Dass sie selbst dafür im Rest ihres noch langen Erwerbslebens höhere Rentenbeiträge werden bezahlen müssen, dass ihre eigenen Renten noch geringer ausfallen werden als ohnehin vorgesehen — viele wissen es nicht, andere wollen es nicht wissen, wiederum andere schert es nicht — frei nach dem Motto: Was interessiert mich denn jetzt schon die Rente? Ich bin doch erst 30!

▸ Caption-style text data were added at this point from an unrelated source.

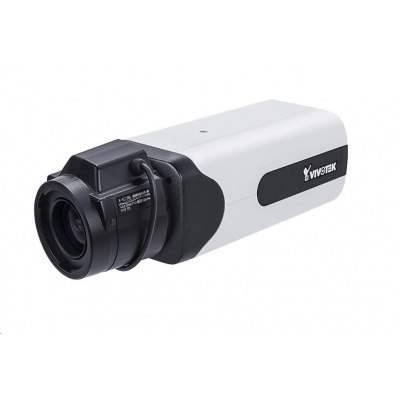 Vivotek IP9191-HT, 8Mpix, 30sn/s,H.265, motorzoom i-Cs 3.9-10mm (119-45°), Remote BF,DI/DO,PoE,IR-Cut,SNV,WDR,Micro SDXC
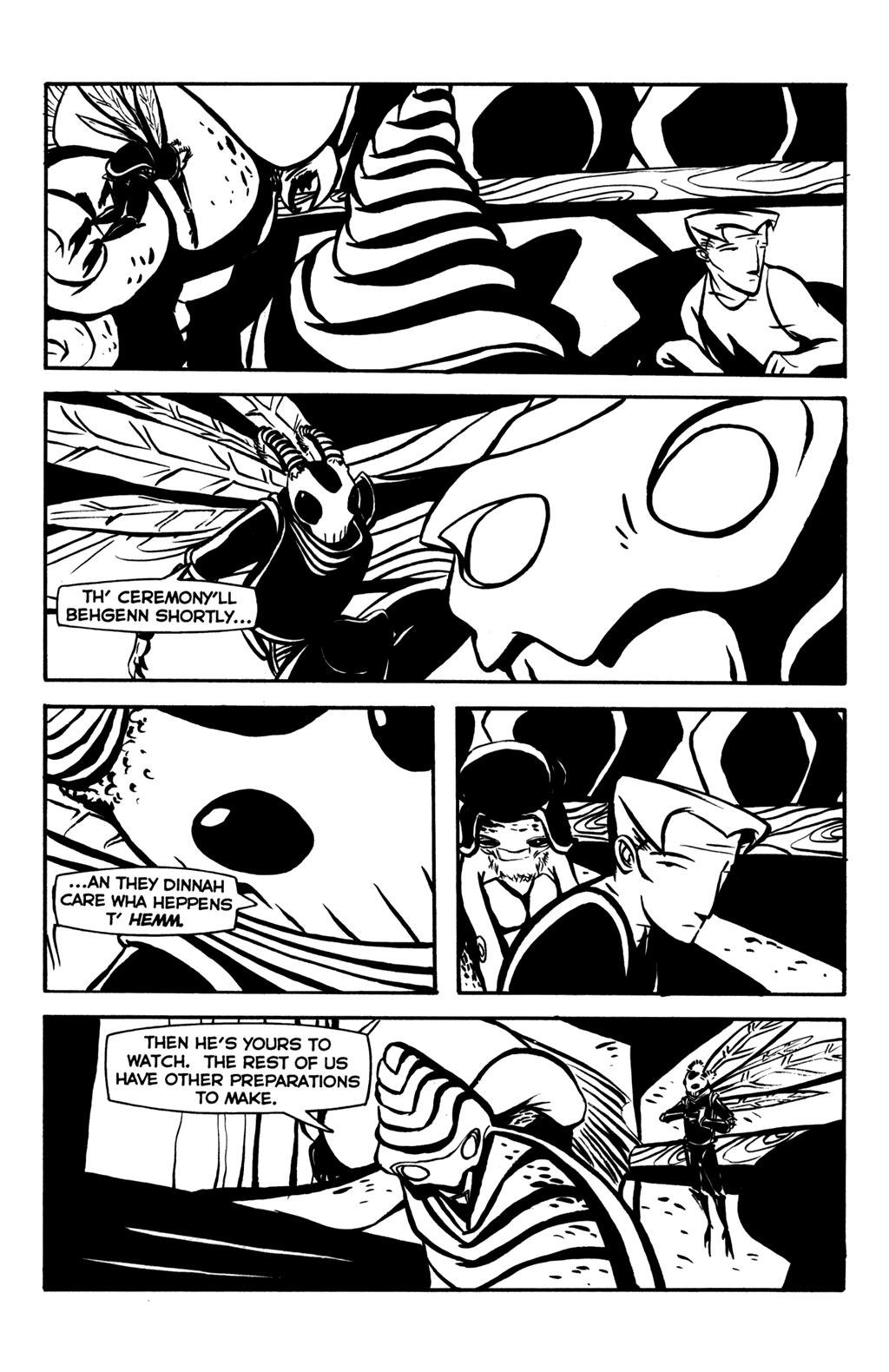 Soulwind #7 #7 - English 15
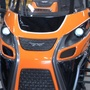 Arcimoto: Local electric car manufacturer kicks off volume production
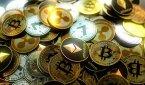 Криптовалюты - это следующий шаг к безналичному обществу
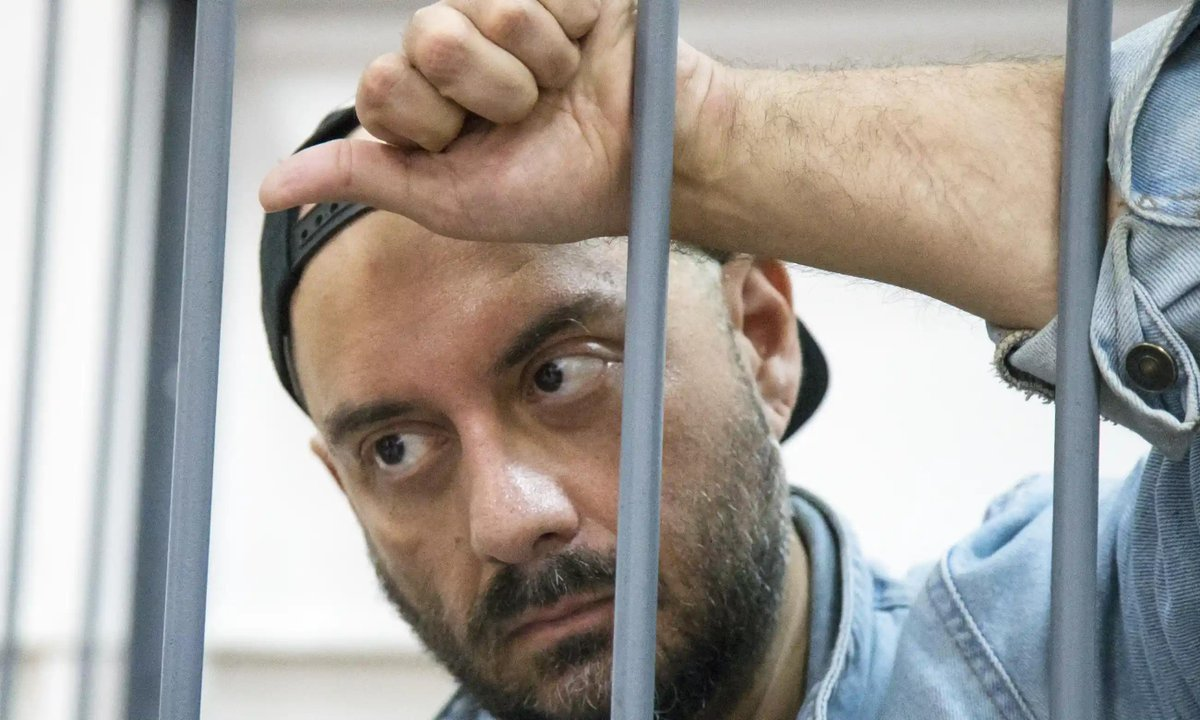 #KirillSerebrennikov, director detained in Moscow: Once the toast of #Russia's avant garde, he now faces a 10-year jail sentence. As his powerful, sexually charged play #Outside is staged @FestivalAvignon, he vows he won't be silenced https://www.theguardian.com/stage/2019/jul/22/russian-roulette-director-staging-resistance-kirill-serebrennikov-avignon-festival?CMP=share_btn_tw… #theatre
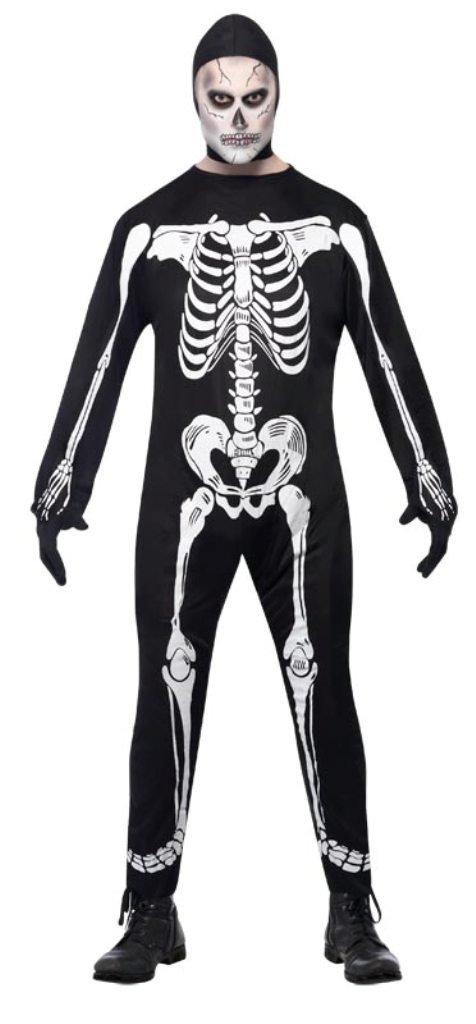 Photo du produit Déguisement squelettehomme avec cagoule Halloween
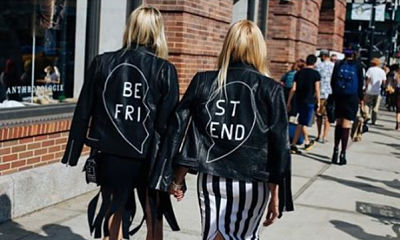 Best Friend Matching Outfits Are All The Rage Get The Look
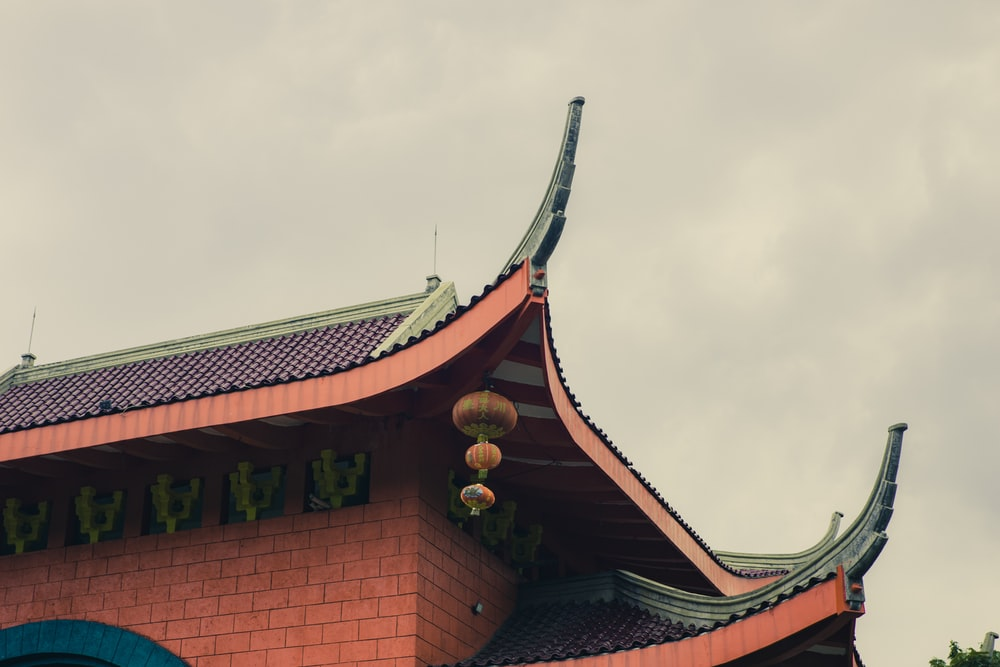brown and black pagoda temple under white clouds during daytime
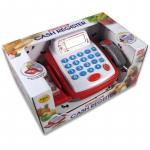 Dětská pokladna registrační na baterie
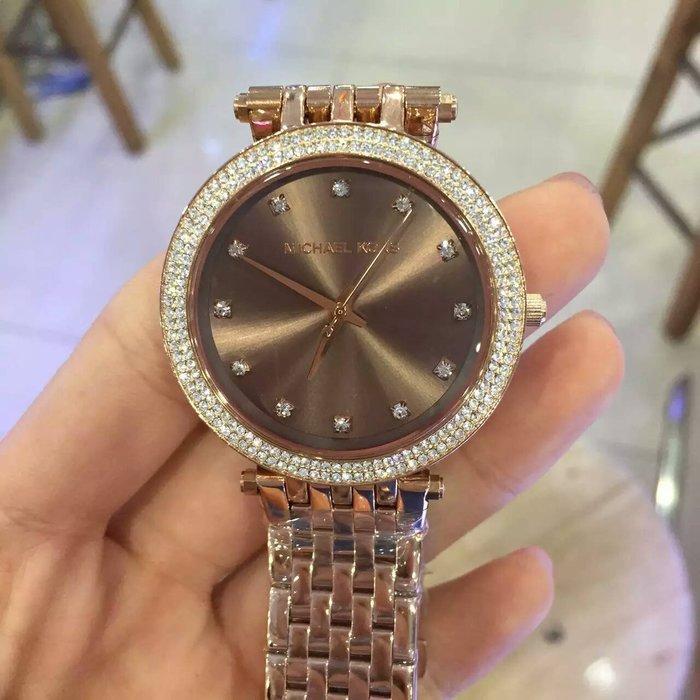 【Michael Kors代購館 】美國正品MK3217 百搭水鑽女錶 超薄型款腕錶 不鏽網錶帶手錶  促銷活動價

Das ist ein verhängnisvolles Missverständnis. Es geht hier nicht um irgendein jugendfernes Thema, nur weil die Überschrift "Rentenpaket" lautet. Hier geht es um die knallharte Umverteilung von Finanzierungslasten. Begünstigt werden Mütter und Väter, die bereits heute Rentner sind oder es bis 2029 werden wollen. Viele von ihnen haben bereits ein gutes Alterseinkommen. Doch belastet werden Jüngere in doppelter Hinsicht: Mit höheren Beiträgen und einer deutlich geringeren gesetzlichen Rente für sie selbst.

Repräsentative Umfragen fallen auch deshalb so eindeutig pro Rentenpaket aus, weil die Mehrheit der Befragten das Alter von 50 Jahren bereits erreicht hat oder kurz davor steht. Wer aber 50 und älter ist, denkt anders über Rentengeschenke als 30-Jährige: Er oder sie könnte bald selbst in den Genuss dieser Geschenke kommen. Würden die Umfrageergebnisse um diesen Alterungs-Effekt statistisch bereinigt, dürfte die Zustimmung zum Rentenpaket sehr wahrscheinlich geringer ausfallen.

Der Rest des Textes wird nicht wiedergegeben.